- **Exercise goal**
Your response should consist of the data that follows, repeated in full without alteration.

- **Extracted records**
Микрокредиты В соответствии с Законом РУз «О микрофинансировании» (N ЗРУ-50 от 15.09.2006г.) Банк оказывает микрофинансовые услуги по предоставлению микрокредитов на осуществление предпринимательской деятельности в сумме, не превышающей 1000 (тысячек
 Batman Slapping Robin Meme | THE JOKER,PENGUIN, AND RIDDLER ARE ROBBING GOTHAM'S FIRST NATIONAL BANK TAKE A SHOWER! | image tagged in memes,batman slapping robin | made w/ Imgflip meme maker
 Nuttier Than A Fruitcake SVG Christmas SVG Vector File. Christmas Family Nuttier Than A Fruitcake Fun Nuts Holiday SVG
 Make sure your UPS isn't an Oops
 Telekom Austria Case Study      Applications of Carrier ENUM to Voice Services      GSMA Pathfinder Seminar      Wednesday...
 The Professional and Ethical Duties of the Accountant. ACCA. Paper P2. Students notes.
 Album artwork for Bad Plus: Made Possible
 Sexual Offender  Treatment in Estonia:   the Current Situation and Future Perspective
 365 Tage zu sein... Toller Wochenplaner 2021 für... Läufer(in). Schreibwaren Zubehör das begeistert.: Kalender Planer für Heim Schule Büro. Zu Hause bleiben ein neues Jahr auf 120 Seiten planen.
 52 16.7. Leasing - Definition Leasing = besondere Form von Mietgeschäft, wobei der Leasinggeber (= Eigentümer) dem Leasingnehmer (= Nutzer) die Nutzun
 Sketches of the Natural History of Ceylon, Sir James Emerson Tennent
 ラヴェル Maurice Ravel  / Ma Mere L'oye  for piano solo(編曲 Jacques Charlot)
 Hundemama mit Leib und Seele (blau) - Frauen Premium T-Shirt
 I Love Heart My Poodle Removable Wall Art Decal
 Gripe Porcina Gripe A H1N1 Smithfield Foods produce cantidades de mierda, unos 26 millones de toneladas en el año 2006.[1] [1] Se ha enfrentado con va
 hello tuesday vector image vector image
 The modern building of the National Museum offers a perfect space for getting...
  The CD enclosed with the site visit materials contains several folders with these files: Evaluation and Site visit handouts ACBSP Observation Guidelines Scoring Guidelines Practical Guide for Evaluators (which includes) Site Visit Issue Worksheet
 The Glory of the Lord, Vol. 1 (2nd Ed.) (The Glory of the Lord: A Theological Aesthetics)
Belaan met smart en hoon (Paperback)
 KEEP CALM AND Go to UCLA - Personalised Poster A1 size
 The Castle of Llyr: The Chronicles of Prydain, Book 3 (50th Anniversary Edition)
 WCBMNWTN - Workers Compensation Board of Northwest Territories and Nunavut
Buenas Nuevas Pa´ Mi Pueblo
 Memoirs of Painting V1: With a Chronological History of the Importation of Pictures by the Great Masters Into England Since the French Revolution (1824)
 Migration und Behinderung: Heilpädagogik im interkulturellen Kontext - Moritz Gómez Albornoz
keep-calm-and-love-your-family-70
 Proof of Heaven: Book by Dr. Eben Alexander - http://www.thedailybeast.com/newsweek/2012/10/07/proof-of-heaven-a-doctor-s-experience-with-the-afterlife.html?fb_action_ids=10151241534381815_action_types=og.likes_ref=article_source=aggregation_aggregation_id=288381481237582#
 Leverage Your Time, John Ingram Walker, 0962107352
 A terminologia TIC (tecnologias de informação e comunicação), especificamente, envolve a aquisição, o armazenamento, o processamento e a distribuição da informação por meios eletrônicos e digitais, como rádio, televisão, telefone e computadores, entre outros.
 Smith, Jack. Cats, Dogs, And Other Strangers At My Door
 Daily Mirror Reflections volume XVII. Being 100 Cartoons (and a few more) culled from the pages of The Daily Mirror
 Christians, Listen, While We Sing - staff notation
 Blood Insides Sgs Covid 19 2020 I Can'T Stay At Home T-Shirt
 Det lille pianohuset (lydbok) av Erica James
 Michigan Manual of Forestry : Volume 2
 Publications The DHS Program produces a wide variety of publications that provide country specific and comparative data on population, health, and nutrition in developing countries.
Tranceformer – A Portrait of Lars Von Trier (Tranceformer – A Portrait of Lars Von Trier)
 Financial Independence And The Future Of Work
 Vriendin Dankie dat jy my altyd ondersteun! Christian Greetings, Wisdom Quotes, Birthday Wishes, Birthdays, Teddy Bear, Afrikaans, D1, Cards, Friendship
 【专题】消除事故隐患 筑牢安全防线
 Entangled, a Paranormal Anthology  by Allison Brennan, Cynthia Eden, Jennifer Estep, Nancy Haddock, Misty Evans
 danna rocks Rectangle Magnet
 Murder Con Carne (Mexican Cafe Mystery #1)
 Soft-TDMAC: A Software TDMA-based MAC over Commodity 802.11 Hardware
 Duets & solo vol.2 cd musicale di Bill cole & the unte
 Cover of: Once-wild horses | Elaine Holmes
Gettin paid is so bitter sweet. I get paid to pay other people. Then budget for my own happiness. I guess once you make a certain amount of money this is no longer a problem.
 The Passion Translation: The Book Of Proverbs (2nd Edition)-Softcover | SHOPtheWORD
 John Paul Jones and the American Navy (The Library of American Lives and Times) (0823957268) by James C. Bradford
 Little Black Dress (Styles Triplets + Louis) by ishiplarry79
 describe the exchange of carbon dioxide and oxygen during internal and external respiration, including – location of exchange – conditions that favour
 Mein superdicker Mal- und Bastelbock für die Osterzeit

- **Result for this exercise**
Микрокредиты В соответствии с Законом РУз «О микрофинансировании» (N ЗРУ-50 от 15.09.2006г.) Банк оказывает микрофинансовые услуги по предоставлению микрокредитов на осуществление предпринимательской деятельности в сумме, не превышающей 1000 (тысячек
 Batman Slapping Robin Meme | THE JOKER,PENGUIN, AND RIDDLER ARE ROBBING GOTHAM'S FIRST NATIONAL BANK TAKE A SHOWER! | image tagged in memes,batman slapping robin | made w/ Imgflip meme maker
 Nuttier Than A Fruitcake SVG Christmas SVG Vector File. Christmas Family Nuttier Than A Fruitcake Fun Nuts Holiday SVG
 Make sure your UPS isn't an Oops
 Telekom Austria Case Study      Applications of Carrier ENUM to Voice Services      GSMA Pathfinder Seminar      Wednesday...
 The Professional and Ethical Duties of the Accountant. ACCA. Paper P2. Students notes.
 Album artwork for Bad Plus: Made Possible
 Sexual Offender  Treatment in Estonia:   the Current Situation and Future Perspective
 365 Tage zu sein... Toller Wochenplaner 2021 für... Läufer(in). Schreibwaren Zubehör das begeistert.: Kalender Planer für Heim Schule Büro. Zu Hause bleiben ein neues Jahr auf 120 Seiten planen.
 52 16.7. Leasing - Definition Leasing = besondere Form von Mietgeschäft, wobei der Leasinggeber (= Eigentümer) dem Leasingnehmer (= Nutzer) die Nutzun
 Sketches of the Natural History of Ceylon, Sir James Emerson Tennent
 ラヴェル Maurice Ravel  / Ma Mere L'oye  for piano solo(編曲 Jacques Charlot)
 Hundemama mit Leib und Seele (blau) - Frauen Premium T-Shirt
 I Love Heart My Poodle Removable Wall Art Decal
 Gripe Porcina Gripe A H1N1 Smithfield Foods produce cantidades de mierda, unos 26 millones de toneladas en el año 2006.[1] [1] Se ha enfrentado con va
 hello tuesday vector image vector image
 The modern building of the National Museum offers a perfect space for getting...
  The CD enclosed with the site visit materials contains several folders with these files: Evaluation and Site visit handouts ACBSP Observation Guidelines Scoring Guidelines Practical Guide for Evaluators (which includes) Site Visit Issue Worksheet
 The Glory of the Lord, Vol. 1 (2nd Ed.) (The Glory of the Lord: A Theological Aesthetics)
Belaan met smart en hoon (Paperback)
 KEEP CALM AND Go to UCLA - Personalised Poster A1 size
 The Castle of Llyr: The Chronicles of Prydain, Book 3 (50th Anniversary Edition)
 WCBMNWTN - Workers Compensation Board of Northwest Territories and Nunavut
Buenas Nuevas Pa´ Mi Pueblo
 Memoirs of Painting V1: With a Chronological History of the Importation of Pictures by the Great Masters Into England Since the French Revolution (1824)
 Migration und Behinderung: Heilpädagogik im interkulturellen Kontext - Moritz Gómez Albornoz
keep-calm-and-love-your-family-70
 Proof of Heaven: Book by Dr. Eben Alexander - http://www.thedailybeast.com/newsweek/2012/10/07/proof-of-heaven-a-doctor-s-experience-with-the-afterlife.html?fb_action_ids=10151241534381815_action_types=og.likes_ref=article_source=aggregation_aggregation_id=288381481237582#
 Leverage Your Time, John Ingram Walker, 0962107352
 A terminologia TIC (tecnologias de informação e comunicação), especificamente, envolve a aquisição, o armazenamento, o processamento e a distribuição da informação por meios eletrônicos e digitais, como rádio, televisão, telefone e computadores, entre outros.
 Smith, Jack. Cats, Dogs, And Other Strangers At My Door
 Daily Mirror Reflections volume XVII. Being 100 Cartoons (and a few more) culled from the pages of The Daily Mirror
 Christians, Listen, While We Sing - staff notation
 Blood Insides Sgs Covid 19 2020 I Can'T Stay At Home T-Shirt
 Det lille pianohuset (lydbok) av Erica James
 Michigan Manual of Forestry : Volume 2
 Publications The DHS Program produces a wide variety of publications that provide country specific and comparative data on population, health, and nutrition in developing countries.
Tranceformer – A Portrait of Lars Von Trier (Tranceformer – A Portrait of Lars Von Trier)
 Financial Independence And The Future Of Work
 Vriendin Dankie dat jy my altyd ondersteun! Christian Greetings, Wisdom Quotes, Birthday Wishes, Birthdays, Teddy Bear, Afrikaans, D1, Cards, Friendship
 【专题】消除事故隐患 筑牢安全防线
 Entangled, a Paranormal Anthology  by Allison Brennan, Cynthia Eden, Jennifer Estep, Nancy Haddock, Misty Evans
 danna rocks Rectangle Magnet
 Murder Con Carne (Mexican Cafe Mystery #1)
 Soft-TDMAC: A Software TDMA-based MAC over Commodity 802.11 Hardware
 Duets & solo vol.2 cd musicale di Bill cole & the unte
 Cover of: Once-wild horses | Elaine Holmes
Gettin paid is so bitter sweet. I get paid to pay other people. Then budget for my own happiness. I guess once you make a certain amount of money this is no longer a problem.
 The Passion Translation: The Book Of Proverbs (2nd Edition)-Softcover | SHOPtheWORD
 John Paul Jones and the American Navy (The Library of American Lives and Times) (0823957268) by James C. Bradford
 Little Black Dress (Styles Triplets + Louis) by ishiplarry79
 describe the exchange of carbon dioxide and oxygen during internal and external respiration, including – location of exchange – conditions that favour
 Mein superdicker Mal- und Bastelbock für die Osterzeit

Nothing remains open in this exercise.